Regardless of electric vehicle maker's claims and warranties for lithium battery longevity, consumer doubts will linger, shaped by the many preceding year's worth of computer and cell phone battery disappointments. (Example: ever notice that the cell phone battery replacement always costs more than a new phone, and is needed just about the time a new phone design comes out?)

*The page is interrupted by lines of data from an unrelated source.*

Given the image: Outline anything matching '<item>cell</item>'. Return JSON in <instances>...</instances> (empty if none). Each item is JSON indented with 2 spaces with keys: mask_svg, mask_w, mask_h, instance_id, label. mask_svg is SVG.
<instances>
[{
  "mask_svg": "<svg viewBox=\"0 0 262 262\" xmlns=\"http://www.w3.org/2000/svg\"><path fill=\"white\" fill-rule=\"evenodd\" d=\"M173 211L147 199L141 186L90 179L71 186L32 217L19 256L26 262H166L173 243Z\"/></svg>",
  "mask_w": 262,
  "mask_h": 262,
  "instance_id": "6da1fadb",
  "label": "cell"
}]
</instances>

I've been looking for third party tests of the newest commercial automotive batteries, or next-gen prototypes. Carnegie Mellon researchers are reporting the first such results I've seen. Here's a one-sentence quote from a draft research paper abstract: "The cells tested showed promising capacity fade performance: more than 95% of the original cell capacity remains after thousands of driving days worth of use." Full Abstract below.The draft research paper title is:
Lithium-Ion Battery Cell Degradation Resulting from Realistic Vehicle and Vehicle-to-Grid Utilization
By: Scott Peterson, Jay Apt, and Jay Whitacre
The Pre-Publication Abstract is as follows.
The effects of combined driving and vehicle-to-grid (V2G) usage on the lifetime performance of relevant commercial Li-ion cells were studied. We derived a nominal realistic driving schedule based on aggregating driving survey data and the Urban Dynamometer Driving Schedule, and used a vehicle physics model to create a daily battery duty cycle. Different degrees of continuous discharge were imposed on the cells to mimic afternoon V2G use to displace grid electricity. The loss of battery capacity was quantified as a function of driving days as well as a function of integrated capacity and energy processed by the cells. The cells tested showed promising capacity fade performance: more than 95% of the original cell capacity remains after thousands of driving days worth of use. Statistical analyses indicate that rapid vehicle motive cycling degraded the cells more than slower, V2G galvanostatic cycling. These data are intended to inform an economic model.I'll post on the final findings once the paper reaches publication stage.
After 'fade performance', the next big threshold test for battery "greenness" will be recycling.
Not only should biologically -active lithium battery contents be recycled in a closed loop (put back to use in new batteries); but, transportation lithium battery recycling should be done in the country of product sale, at least for larger markets. Under no circumstance should lithium battery technology put the poor buggers who handle, disassemble, and re-process car batteries at risk.
Note: certain lithium salts are a known human reproductive hazard - so no excuses allowed for potential drinking-water contamination resulting from battery reclamation, or component recycling.
Design, development, and the business model(s) for making and distributing transportation-deployed lithium batteries are not just "business issues." Society has to get this right.